For a long time – even since the pigment pieces – I’d been thinking of my work as potential architecture. I’ve always been convinced by the idea that to make new art you have to make new space.


Anish Kapoor

The link between art and architecture is key to Anish Kapoor’s work and it is also the theme for the second Dojima River Biennale 2011, held in Osaka’s Dojima River Forum.

This group of rarely seen architectural models surveys Kapoor’s collaborations with architects and engineers from the start of his career to today. They offer a rare insight into the development of his ideas from the initial concept right through to a finished product in the public realm.
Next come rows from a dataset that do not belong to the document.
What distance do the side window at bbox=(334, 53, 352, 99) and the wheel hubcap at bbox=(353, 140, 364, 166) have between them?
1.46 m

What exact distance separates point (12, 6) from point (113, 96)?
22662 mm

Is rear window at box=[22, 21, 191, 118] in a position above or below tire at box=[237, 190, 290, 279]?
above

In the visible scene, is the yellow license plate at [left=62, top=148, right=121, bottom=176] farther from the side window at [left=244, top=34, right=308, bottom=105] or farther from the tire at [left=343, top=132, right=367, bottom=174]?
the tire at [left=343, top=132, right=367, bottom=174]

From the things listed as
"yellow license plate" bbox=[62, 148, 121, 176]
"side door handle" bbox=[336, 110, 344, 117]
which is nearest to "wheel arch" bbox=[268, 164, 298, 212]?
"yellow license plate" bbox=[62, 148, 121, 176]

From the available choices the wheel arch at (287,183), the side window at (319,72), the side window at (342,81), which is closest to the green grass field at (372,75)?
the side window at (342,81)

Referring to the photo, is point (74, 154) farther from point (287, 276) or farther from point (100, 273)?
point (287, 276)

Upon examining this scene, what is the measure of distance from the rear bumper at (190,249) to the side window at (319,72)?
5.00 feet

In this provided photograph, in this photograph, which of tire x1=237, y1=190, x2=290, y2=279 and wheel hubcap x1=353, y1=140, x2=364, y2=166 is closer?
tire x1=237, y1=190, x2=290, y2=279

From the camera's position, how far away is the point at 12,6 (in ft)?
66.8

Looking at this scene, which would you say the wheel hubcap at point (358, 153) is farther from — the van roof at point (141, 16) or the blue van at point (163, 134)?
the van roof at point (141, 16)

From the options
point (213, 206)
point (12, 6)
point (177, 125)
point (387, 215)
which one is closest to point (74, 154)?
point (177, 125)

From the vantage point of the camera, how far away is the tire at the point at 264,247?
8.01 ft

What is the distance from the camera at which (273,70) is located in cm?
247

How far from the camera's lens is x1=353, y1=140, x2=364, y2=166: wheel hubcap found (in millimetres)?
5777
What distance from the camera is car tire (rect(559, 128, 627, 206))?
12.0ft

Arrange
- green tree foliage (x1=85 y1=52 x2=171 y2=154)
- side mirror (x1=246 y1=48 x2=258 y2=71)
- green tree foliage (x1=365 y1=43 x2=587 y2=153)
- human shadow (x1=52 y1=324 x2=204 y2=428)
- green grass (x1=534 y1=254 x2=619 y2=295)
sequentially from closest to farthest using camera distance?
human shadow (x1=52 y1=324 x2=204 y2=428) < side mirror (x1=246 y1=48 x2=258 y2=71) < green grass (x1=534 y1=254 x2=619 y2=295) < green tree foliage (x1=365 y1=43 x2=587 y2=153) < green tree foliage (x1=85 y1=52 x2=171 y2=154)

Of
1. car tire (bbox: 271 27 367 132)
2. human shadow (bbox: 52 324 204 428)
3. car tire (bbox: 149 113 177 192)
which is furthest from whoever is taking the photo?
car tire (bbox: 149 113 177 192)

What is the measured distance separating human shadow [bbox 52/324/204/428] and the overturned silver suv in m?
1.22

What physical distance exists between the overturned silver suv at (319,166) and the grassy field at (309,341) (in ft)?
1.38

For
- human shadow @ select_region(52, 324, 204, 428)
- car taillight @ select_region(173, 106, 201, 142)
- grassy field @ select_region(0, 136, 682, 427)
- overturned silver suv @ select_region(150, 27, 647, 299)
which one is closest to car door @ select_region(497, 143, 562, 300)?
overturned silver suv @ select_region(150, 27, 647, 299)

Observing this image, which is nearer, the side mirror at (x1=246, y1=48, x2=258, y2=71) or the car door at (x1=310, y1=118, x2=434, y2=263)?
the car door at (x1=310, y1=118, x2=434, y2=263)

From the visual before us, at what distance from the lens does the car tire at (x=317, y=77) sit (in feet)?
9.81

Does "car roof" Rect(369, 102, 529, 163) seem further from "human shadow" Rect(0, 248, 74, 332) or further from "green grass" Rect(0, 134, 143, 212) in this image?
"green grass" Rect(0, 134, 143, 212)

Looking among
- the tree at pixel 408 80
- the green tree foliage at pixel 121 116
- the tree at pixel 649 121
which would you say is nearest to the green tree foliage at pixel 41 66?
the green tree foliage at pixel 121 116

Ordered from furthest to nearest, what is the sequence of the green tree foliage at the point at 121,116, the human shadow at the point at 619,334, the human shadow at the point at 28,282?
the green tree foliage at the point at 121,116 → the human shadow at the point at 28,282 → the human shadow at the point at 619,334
Some are models for fully realized works. Others are unrealized, but show Kapoor experimenting with the full range of preoccupations found in his sculpture: scale, depth, boundaries, mood, texture and volume.

Kapoor’s work is always about the human relationship with the space he creates or modifies. For him, many of these architectural pieces are about the making of emptiness or the expansion of available space. He talks of his desire to make space ‘unreadable’ and while none of these works are pure sculpture, nor are they purely architectural. Each explores the ‘fiction of space’ through conceptual engagement with buildings.

The architectural models range from the simplest example, Place (1982), a wall with a hole in it, through to Taratantara (1999-2000), where Kapoor aimed to turn the shell of a former mill-cum-gallery inside-out by filling it with a membrane form, which had a rectangular opening at one end, morphing to a circular one at the other. The models show how vital scale is to the artist’s work and the spiritual dimensions associated with his sculptures are intensely concentrated in these miniature maquettes.